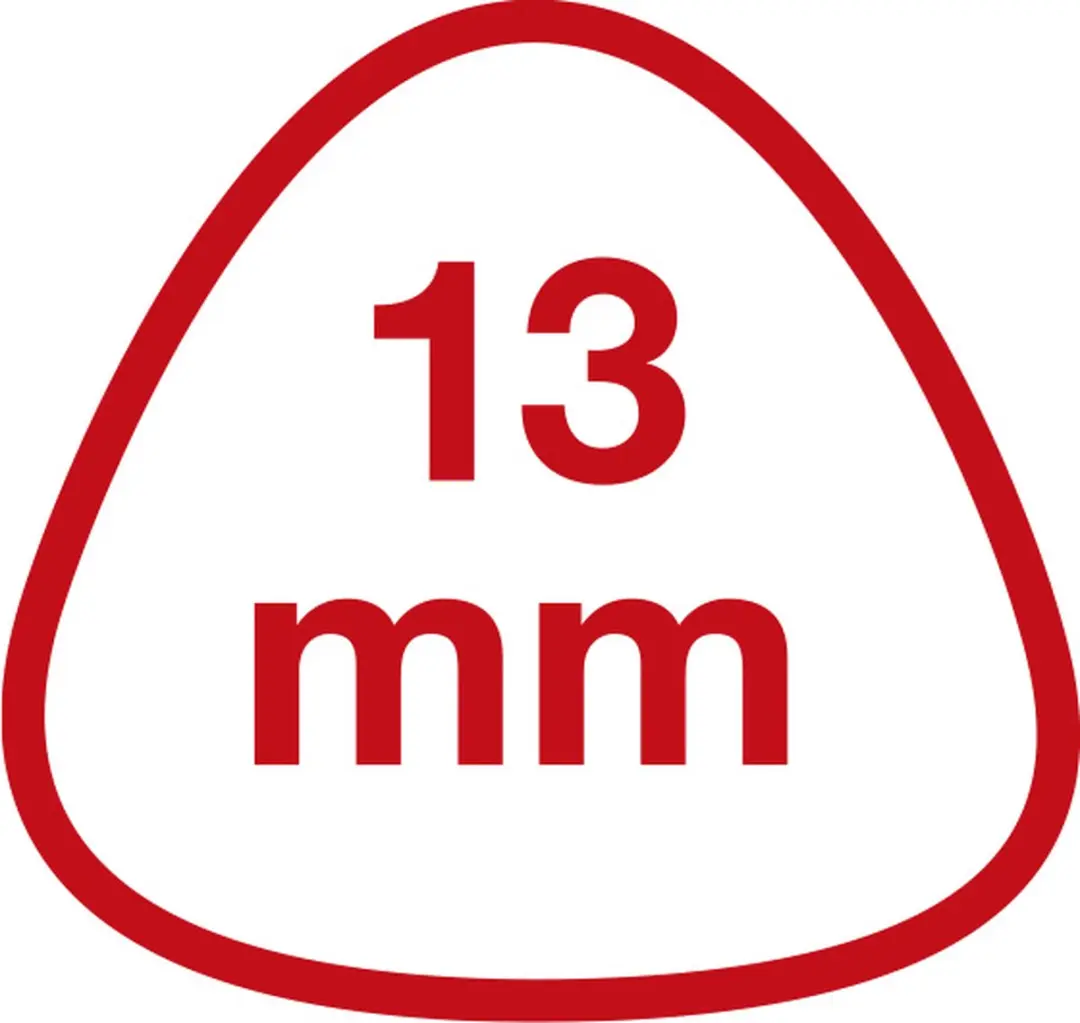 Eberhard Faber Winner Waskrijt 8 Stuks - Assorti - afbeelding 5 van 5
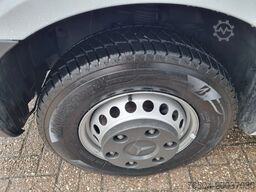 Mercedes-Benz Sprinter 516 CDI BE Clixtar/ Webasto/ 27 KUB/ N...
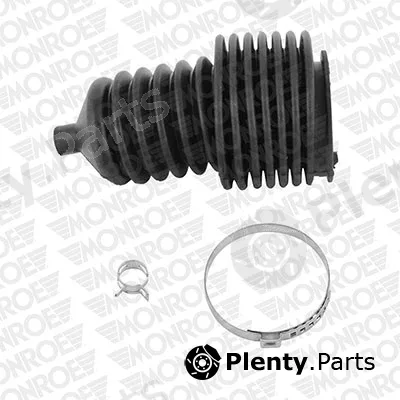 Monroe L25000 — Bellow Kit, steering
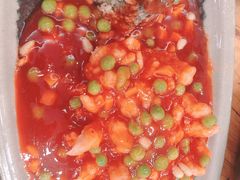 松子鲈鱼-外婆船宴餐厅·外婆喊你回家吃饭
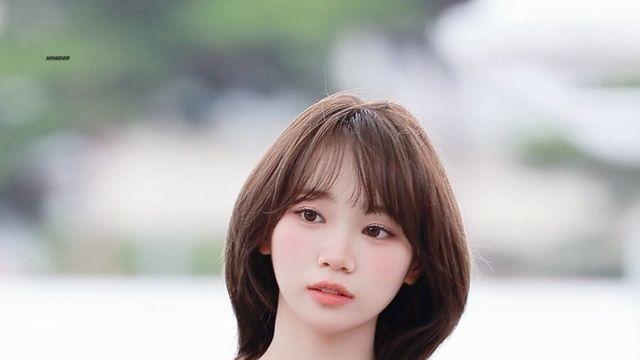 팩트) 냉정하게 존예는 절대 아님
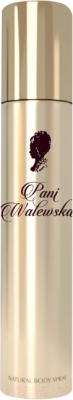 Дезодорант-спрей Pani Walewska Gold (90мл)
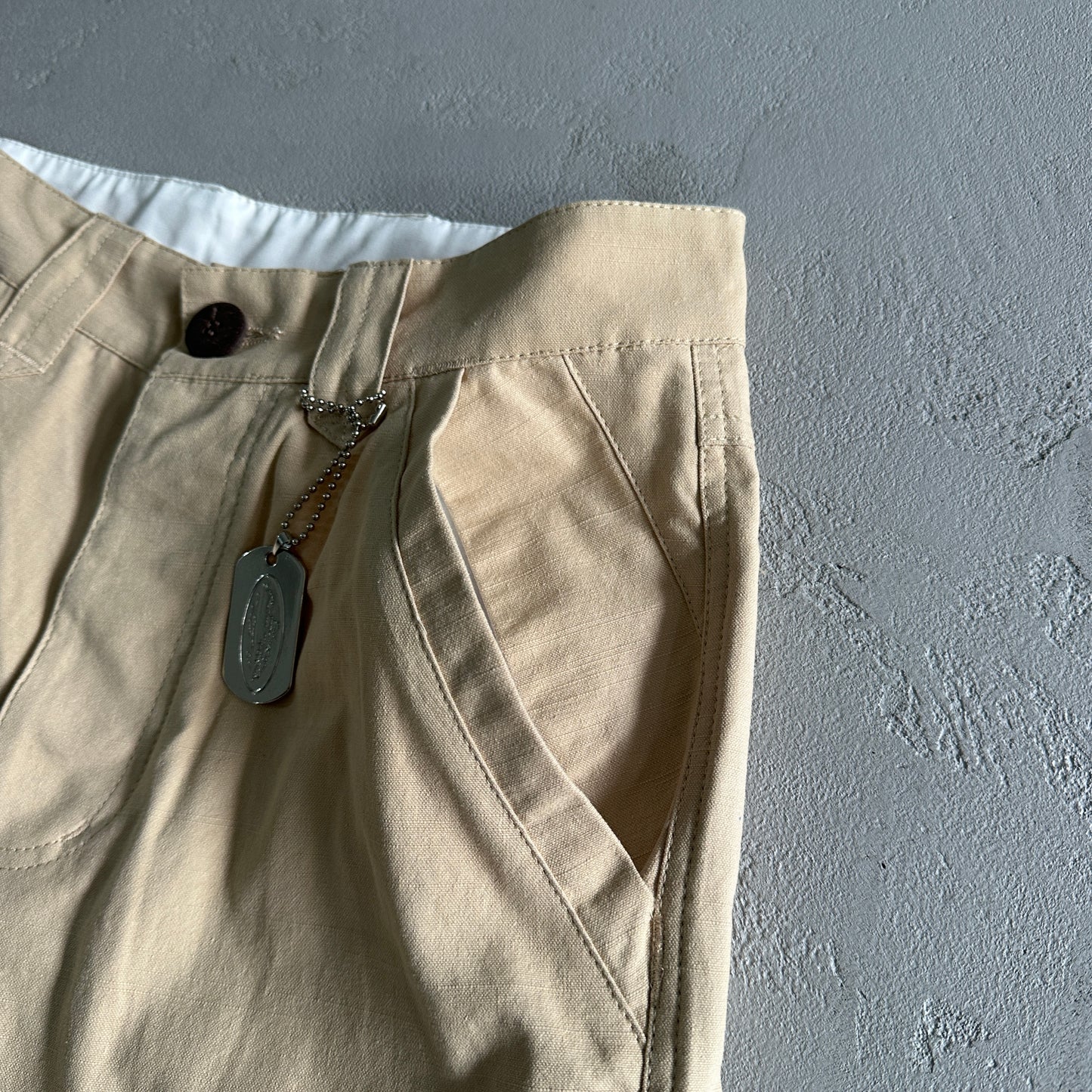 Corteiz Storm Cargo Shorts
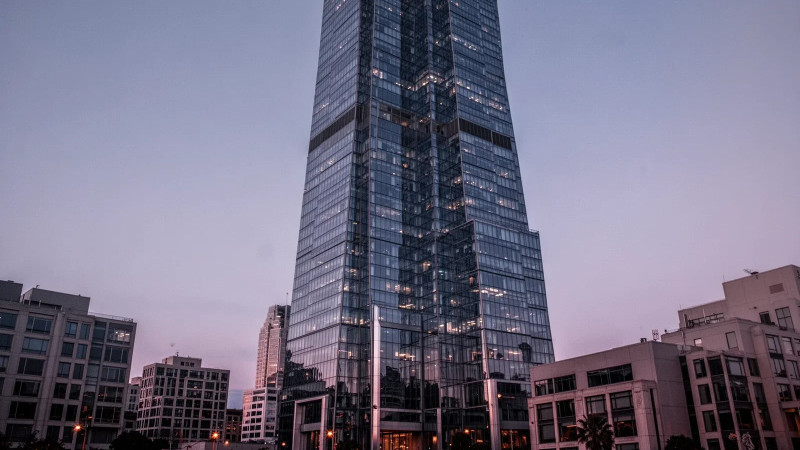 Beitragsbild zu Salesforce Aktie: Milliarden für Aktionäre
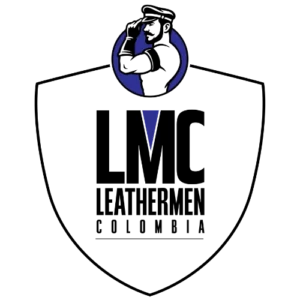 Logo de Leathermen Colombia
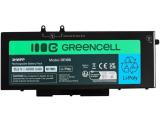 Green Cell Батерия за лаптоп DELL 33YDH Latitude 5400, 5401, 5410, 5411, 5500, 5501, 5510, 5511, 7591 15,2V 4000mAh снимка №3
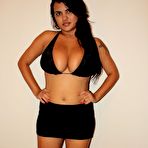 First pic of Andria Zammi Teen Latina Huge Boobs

TASK DIRECTIONS
Turn the captions of the items above into a Markdown table with the columns "Row" and "Caption", one row per caption numbered in order and no rows for blank lines. Leave the pictures out.

WRITTEN RESPONSE
| Row | Caption |
|---|---|
| 1 |  Eberhard Faber Winner Waskrijt 8 Stuks - Assorti - afbeelding 5 van 5 |
| 2 |  Mercedes-Benz Sprinter 516 CDI BE Clixtar/ Webasto/ 27 KUB/ N... |
| 3 |  Monroe L25000 — Bellow Kit, steering |
| 4 |  松子鲈鱼-外婆船宴餐厅·外婆喊你回家吃饭 |
| 5 |  팩트) 냉정하게 존예는 절대 아님 |
| 6 |  Дезодорант-спрей Pani Walewska Gold (90мл) |
| 7 |  Corteiz Storm Cargo Shorts |
| 8 |  Beitragsbild zu Salesforce Aktie: Milliarden für Aktionäre |
| 9 |  Logo de Leathermen Colombia |
| 10 |  Green Cell Батерия за лаптоп DELL 33YDH Latitude 5400, 5401, 5410, 5411, 5500, 5501, 5510, 5511, 7591 15,2V 4000mAh снимка №3 |
| 11 |  First pic of Andria Zammi Teen Latina Huge Boobs |